In reality, nothing is ever as simple as three steps — aside from maybe the process of sex, and even that has about 10,241 steps that come before it — but here’s an idea:
- Sharpen the vision of what the unit needs to do in the next year (make the priorities clearer)
- Free up time to actually do work towards those visions, by consolidating/streamlining current activities
- Consider short-term experiments to help them be more flexible to getting to the vision without going through a long, drawn-out process
This isn’t bad. It has holes, and those holes are very similar to most “This one process will make your workplace better!” ideas: namely, people are involved in any workplace, and people are different, and they have different belief structures, and OMG this sentence is pretty long, and frankly, at most maybe 3-5 people are really on the same page with anything. People being unique is the biggest challenge of the workforce, straight-up. You can’t corral people into pens, but you can corral projects and spreadsheets into pens. That’s why managers get more comfortable with those things and forget about the people side. That’s a problem.
But I digress.
If you start by sharpening the focus on what needs to be done — and why it needs to be done, because the why is essential for work to resonate with people — and then move to the how, that is a good first step. I can’t tell you how many jobs I’ve had where people have said “This is a priority now!” but if you ask them why, they say “Because it is!”
News flash: if you’re using the same logic you used in kindergarten to make a business decision (“It’s my toy because it is!”), you’re a fucking wreck.
The idea of freeing up time is harder — honestly, most managers aren’t very good. They look at work as tasks to be done. Freeing up time means taking away from deliverables. That scares people. That’s where this three-step process starts to fall down a little.

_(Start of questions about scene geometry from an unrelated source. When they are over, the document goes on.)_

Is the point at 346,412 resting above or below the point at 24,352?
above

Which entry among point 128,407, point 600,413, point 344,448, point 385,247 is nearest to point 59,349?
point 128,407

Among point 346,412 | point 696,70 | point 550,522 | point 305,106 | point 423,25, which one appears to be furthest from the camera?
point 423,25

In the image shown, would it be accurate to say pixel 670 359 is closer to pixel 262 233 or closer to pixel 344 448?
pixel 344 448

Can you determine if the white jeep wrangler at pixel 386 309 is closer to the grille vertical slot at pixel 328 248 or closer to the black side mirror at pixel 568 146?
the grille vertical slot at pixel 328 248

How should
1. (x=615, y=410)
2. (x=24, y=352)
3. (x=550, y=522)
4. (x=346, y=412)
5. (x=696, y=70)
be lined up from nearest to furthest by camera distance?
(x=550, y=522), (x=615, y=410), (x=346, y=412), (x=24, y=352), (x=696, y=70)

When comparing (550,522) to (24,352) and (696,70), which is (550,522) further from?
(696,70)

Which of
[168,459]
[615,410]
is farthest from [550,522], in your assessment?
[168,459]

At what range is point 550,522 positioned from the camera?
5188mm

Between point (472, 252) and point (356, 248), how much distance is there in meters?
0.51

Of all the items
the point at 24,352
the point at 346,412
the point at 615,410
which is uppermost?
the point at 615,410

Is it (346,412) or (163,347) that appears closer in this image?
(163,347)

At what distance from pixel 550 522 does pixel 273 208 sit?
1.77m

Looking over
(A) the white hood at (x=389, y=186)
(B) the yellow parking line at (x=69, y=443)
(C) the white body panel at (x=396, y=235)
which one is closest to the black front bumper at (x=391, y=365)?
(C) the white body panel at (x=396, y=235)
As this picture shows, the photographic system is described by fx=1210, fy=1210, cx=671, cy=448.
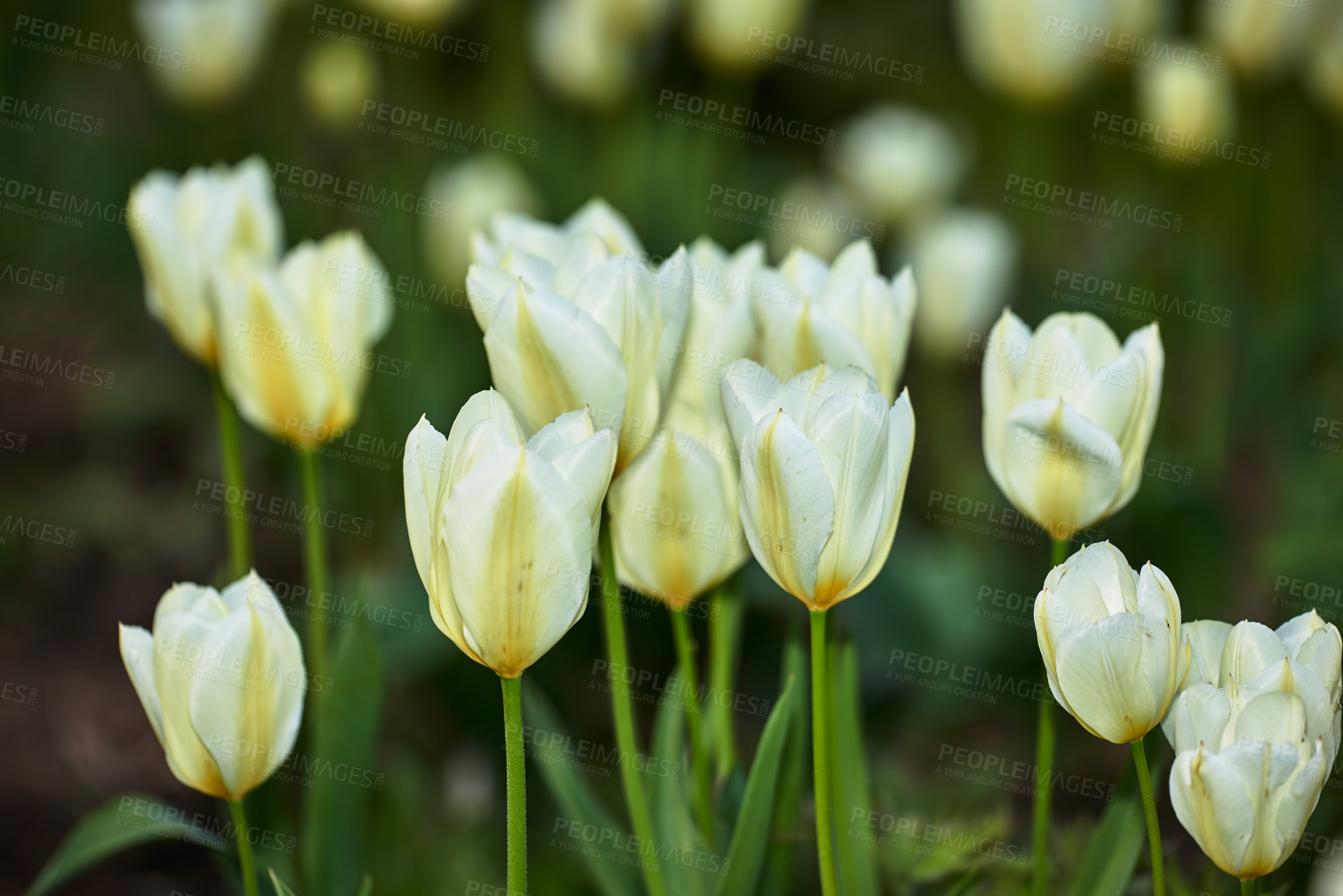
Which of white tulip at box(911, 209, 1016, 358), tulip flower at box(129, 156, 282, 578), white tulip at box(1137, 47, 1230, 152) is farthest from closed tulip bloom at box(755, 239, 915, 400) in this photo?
white tulip at box(1137, 47, 1230, 152)

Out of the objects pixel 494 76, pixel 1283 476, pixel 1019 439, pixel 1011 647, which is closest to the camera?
pixel 1019 439

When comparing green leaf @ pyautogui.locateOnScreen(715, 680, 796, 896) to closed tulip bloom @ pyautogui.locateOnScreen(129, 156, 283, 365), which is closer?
green leaf @ pyautogui.locateOnScreen(715, 680, 796, 896)

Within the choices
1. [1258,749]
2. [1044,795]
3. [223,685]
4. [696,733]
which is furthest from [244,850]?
[1258,749]

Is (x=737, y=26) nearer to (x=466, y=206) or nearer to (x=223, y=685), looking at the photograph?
(x=466, y=206)

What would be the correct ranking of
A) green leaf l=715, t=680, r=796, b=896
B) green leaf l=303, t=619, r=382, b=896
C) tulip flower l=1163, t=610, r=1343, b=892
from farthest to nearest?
green leaf l=303, t=619, r=382, b=896, green leaf l=715, t=680, r=796, b=896, tulip flower l=1163, t=610, r=1343, b=892

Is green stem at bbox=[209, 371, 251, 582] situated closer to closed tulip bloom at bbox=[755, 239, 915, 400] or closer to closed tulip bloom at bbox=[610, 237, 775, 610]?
closed tulip bloom at bbox=[610, 237, 775, 610]

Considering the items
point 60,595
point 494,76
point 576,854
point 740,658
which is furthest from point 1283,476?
point 60,595

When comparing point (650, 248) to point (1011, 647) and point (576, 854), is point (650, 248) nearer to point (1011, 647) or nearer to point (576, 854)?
point (1011, 647)
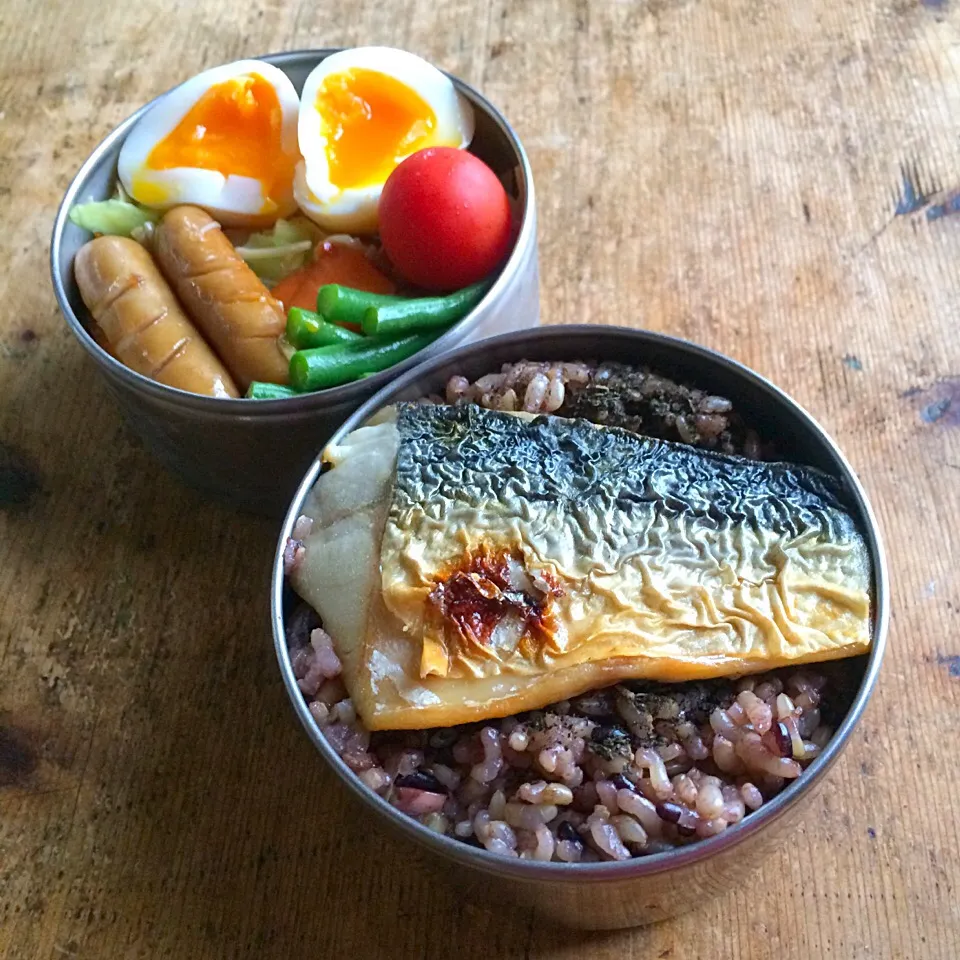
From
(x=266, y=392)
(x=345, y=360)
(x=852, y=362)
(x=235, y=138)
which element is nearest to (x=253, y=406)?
(x=266, y=392)

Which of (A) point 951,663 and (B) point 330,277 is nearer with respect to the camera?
(A) point 951,663

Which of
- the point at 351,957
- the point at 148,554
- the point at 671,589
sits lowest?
the point at 351,957

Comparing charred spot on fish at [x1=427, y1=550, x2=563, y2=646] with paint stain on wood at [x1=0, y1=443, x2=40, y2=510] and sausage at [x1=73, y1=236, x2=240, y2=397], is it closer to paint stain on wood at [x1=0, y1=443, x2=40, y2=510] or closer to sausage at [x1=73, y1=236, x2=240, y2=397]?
sausage at [x1=73, y1=236, x2=240, y2=397]

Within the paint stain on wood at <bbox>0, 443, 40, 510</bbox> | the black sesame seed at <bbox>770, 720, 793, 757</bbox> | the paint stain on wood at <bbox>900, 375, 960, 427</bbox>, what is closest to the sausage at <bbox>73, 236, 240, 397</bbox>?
the paint stain on wood at <bbox>0, 443, 40, 510</bbox>

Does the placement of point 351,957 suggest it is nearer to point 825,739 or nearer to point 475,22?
point 825,739

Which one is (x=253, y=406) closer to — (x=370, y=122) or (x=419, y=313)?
(x=419, y=313)

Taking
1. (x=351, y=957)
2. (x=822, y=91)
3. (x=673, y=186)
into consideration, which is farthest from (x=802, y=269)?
(x=351, y=957)
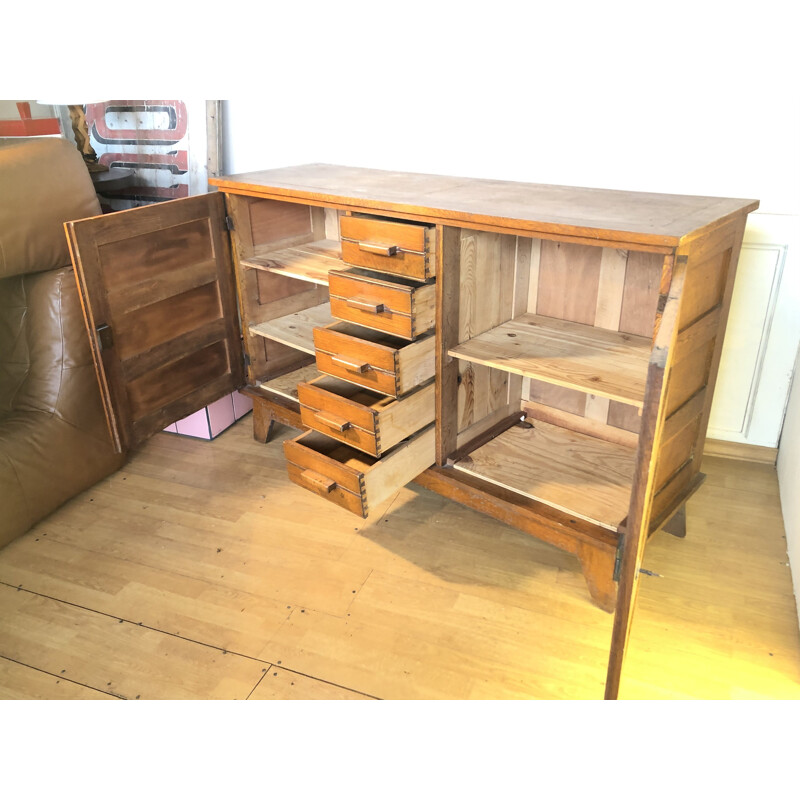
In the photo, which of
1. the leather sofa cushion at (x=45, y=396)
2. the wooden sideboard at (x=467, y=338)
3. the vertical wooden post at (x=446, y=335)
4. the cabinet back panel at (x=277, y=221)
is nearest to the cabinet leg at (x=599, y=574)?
the wooden sideboard at (x=467, y=338)

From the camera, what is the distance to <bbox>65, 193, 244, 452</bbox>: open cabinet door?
1875 millimetres

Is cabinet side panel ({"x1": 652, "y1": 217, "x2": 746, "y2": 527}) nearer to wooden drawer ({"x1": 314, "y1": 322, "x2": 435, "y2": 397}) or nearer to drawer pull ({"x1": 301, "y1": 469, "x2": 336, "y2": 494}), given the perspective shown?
wooden drawer ({"x1": 314, "y1": 322, "x2": 435, "y2": 397})

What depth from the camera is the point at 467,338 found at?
1905 millimetres

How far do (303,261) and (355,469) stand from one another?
89cm

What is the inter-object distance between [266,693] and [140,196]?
216 cm

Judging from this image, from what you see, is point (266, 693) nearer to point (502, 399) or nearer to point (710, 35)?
point (502, 399)

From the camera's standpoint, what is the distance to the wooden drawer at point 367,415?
1.78 metres

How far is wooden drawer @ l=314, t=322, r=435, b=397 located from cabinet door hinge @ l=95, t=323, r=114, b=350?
57 cm

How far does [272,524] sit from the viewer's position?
215cm

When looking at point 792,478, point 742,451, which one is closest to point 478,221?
point 792,478

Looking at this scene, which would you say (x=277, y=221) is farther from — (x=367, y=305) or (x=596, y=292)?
(x=596, y=292)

Short-term experiments is a good idea, though — in reality, most work is short-term experiments anyway, because most companies adhere to a quarter system (if publicly-traded), or think about things in 3-4 month spans anyway (in terms of operations). I’ve long wondered why organizations do anything in terms of “long play” strategy. That shit is great on paper, but it’s an utopia. Things change so fast with people, meetings, objectives, priorities, deliverables, etc. — it’s really hard to tangibly plan more than about 1 year down the road, even in terms of budget.
This is all a long way of saying that there’s no optimal “Improve your workforce in this way!” plan. Rather, each workforce is different, just like each individual is different. That’s how you improve yours: you look at the problems and the people, and you go from there. But this three-step is a good way of starting to think about it, if nothing else.